Repository files navigation

Robin

Robin is a mac-first menu bar sidekick built with Electron. V1 focuses on two workflows:

  • Search: BYOK Perplexity-powered web-grounded answers
  • Local: Ollama-backed local chat

Stack

  • Electron 41.0.2
  • Electron Forge 7.10.2
  • React + TypeScript
  • Tailwind CSS

Setup

  1. Install Node.js 22+. If you do not use Homebrew or nvm, you can bootstrap a local copy:
bash ./scripts/bootstrap-node.sh
  1. Install dependencies:
npm install
  1. Start the app:
npm start
  1. Typecheck before packaging:
npm run typecheck

Common Commands

make help
make setup
make dev
make test
make package
make install
make clean-dev
make create-release VERSION=0.1.0

If you prefer npm directly:

npm run setup
npm run dev
npm run test
npm run package:mac
npm run make:mac
npm run install:mac

make dev now auto-stops stale Robin dev processes and picks free Forge ports, so reruns are safe even after interrupted sessions. In dev mode, Robin runs as a menu bar app by default: dock icon hidden, tray title fallback enabled, and panel hide-on-blur on. If the panel disappears after clicking away, open it again from the Robin menu bar item or use CommandOrControl+Shift+Space.

Live updates in dev

  • Keep make dev running while editing.
  • Renderer changes (React/CSS/assets) update live.
  • If you change main/preload code, type rs in the dev terminal to restart the Electron main process.

Icon assets

Replace brand files in assets:

UI action icons now come from Hugeicons (@hugeicons/react + @hugeicons/core-free-icons).
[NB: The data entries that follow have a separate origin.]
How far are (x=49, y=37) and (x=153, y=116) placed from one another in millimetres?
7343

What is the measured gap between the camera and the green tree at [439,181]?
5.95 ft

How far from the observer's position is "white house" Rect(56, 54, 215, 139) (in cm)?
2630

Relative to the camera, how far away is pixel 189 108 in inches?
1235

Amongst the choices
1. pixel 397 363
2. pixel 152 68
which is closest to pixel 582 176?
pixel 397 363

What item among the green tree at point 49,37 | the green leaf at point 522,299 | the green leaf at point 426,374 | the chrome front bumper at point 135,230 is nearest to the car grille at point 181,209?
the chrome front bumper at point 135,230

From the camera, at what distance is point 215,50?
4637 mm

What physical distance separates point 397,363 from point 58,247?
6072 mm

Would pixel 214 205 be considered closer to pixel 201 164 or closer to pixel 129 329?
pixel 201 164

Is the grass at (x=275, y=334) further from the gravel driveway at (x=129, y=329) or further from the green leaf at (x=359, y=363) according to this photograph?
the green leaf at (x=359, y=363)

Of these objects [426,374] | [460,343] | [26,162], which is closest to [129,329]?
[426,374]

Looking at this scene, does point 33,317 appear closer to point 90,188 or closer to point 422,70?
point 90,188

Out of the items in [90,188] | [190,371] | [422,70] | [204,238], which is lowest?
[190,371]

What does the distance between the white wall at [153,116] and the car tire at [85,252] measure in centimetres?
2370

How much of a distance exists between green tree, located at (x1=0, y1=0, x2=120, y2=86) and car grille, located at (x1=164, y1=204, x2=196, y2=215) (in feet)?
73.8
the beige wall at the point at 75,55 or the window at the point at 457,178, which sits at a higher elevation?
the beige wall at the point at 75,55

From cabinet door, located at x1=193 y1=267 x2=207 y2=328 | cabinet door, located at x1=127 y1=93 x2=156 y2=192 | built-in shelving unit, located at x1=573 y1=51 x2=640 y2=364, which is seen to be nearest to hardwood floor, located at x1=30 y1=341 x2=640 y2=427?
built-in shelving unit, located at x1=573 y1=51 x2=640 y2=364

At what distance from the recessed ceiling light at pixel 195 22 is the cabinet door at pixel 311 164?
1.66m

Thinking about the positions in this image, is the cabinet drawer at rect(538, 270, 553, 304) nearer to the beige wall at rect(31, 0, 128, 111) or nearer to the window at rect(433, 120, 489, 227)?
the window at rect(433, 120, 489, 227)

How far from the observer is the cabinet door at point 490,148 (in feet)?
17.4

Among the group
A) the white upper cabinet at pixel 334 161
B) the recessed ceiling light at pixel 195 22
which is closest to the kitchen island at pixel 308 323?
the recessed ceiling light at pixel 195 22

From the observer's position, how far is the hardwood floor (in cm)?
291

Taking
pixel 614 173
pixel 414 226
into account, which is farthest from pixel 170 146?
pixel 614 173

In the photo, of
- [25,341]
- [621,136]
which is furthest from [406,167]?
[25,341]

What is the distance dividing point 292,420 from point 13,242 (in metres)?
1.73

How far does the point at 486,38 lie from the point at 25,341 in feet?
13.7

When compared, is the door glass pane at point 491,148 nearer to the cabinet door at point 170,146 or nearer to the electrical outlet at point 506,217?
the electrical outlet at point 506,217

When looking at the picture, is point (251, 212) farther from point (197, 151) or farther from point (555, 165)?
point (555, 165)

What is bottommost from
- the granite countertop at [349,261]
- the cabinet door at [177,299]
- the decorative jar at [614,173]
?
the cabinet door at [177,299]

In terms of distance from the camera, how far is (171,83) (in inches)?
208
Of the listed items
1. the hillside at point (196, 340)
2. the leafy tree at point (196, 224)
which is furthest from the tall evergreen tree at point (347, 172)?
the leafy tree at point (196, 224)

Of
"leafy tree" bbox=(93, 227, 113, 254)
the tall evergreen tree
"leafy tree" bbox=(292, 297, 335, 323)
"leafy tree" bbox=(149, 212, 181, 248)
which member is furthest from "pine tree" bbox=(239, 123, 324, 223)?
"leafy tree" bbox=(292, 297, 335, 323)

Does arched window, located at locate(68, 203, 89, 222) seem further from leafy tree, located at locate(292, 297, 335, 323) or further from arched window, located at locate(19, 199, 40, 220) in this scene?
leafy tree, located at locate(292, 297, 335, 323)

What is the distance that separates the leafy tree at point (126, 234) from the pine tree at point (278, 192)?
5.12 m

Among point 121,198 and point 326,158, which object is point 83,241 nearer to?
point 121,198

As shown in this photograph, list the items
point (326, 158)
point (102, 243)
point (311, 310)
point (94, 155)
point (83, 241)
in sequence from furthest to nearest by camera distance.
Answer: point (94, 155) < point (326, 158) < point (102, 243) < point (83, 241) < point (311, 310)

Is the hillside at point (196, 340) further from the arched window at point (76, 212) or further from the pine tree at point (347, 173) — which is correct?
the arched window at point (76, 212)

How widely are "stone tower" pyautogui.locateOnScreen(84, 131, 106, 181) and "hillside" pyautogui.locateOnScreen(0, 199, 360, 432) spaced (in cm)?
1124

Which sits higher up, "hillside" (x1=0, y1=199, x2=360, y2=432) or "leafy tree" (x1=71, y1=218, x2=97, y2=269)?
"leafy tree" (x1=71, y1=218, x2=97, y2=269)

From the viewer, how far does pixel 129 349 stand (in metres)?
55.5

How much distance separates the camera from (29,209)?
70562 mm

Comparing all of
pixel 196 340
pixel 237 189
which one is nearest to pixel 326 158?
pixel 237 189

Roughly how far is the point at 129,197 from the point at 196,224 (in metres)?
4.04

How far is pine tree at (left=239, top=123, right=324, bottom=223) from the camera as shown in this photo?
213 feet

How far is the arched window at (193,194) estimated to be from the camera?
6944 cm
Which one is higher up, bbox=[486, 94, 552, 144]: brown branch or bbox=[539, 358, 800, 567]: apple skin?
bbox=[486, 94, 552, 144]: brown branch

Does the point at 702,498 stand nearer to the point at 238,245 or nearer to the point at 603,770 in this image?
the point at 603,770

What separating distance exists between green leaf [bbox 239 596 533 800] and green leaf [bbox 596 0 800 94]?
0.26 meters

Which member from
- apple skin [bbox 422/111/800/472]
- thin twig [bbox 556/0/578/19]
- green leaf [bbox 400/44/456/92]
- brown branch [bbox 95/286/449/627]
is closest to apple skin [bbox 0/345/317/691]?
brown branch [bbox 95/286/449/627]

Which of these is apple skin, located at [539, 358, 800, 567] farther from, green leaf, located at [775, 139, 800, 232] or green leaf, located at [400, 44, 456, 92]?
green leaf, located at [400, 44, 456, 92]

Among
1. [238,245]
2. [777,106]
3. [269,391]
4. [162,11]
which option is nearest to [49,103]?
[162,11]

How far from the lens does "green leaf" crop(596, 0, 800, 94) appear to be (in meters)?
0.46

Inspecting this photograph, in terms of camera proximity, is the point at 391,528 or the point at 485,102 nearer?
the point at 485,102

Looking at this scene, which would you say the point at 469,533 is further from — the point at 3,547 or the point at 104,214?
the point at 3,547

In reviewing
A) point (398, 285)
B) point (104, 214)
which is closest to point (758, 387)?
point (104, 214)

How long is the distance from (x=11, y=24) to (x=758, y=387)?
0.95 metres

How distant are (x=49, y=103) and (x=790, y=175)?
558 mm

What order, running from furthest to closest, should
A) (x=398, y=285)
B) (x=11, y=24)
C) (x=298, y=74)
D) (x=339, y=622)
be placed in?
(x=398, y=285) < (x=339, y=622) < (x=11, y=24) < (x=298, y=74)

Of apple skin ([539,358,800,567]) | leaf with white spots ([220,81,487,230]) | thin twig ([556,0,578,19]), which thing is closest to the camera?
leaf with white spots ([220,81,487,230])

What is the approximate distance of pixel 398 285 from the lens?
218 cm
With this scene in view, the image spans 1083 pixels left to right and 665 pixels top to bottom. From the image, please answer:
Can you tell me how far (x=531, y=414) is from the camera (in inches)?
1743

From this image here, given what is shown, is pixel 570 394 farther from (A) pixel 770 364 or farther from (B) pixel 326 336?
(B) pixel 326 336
Node is pinned in .nvmrc and .node-version. After bootstrap, the repo-level wrappers scripts/nodew and scripts/npmw will use the local runtime automatically.

Testing

Robin currently has a strong smoke-test workflow rather than a full automated test suite.

  1. Run npm install
  2. Run npm run test
  3. Run npm run dev
  4. Verify manually:
    • Tray icon appears
    • CommandOrControl+Shift+Space toggles the panel
    • Esc hides the panel
    • Onboarding allows Perplexity key entry
    • Ollama detection reports the correct state
    • Search mode streams a response after you configure a valid Perplexity key
    • Local mode streams a response when Ollama is running with a pulled model
    • Quit and relaunch the app; conversations should still be there

For a true clean-room retest on macOS:

make clean-dev
make dev

Product Notes

  • macOS is the primary UX target in v1.
  • No hosted inference subsidy is included.
  • The app stores conversations in local JSON files under Electron's user data directory.
  • API keys are encrypted with Electron safeStorage.

Packaging

make make

This creates distributable artifacts in out/.

Releasing

Robin now has a SpeakType-style release flow:

  1. Export Apple signing env vars:
export APPLE_SIGN_IDENTITY="Developer ID Application: Your Name (TEAMID)"
export APPLE_ID="you@example.com"
export APPLE_APP_SPECIFIC_PASSWORD="xxxx-xxxx-xxxx-xxxx"
export APPLE_TEAM_ID="TEAMID"

You can also copy values from .env.release.example.

  1. Prepare the release locally:
make create-release VERSION=0.1.0
  1. Publish it to GitHub Releases:
make deploy-release VERSION=0.1.0
  1. Or do both:
make release VERSION=0.1.0

For the full checklist, see RELEASING.md.

Technical Architecture

Electron main/renderer split

Robin uses the standard Electron architecture with a main process (Node.js) handling system integration (tray, global shortcuts, IPC) and a renderer process (React) for the UI. Communication is via a typed RobinBridge exposed through contextBridge in the preload script — the renderer never accesses Node APIs directly.

Local-first persistence

All data is stored as JSON files in Electron's userData directory:

  • settings.json — app config, provider preferences, model selections
  • threads.json — full conversation history with messages and attachments
  • todos.json — todo items with ordering

API keys are encrypted at rest using Electron's safeStorage API (macOS Keychain / Windows DPAPI).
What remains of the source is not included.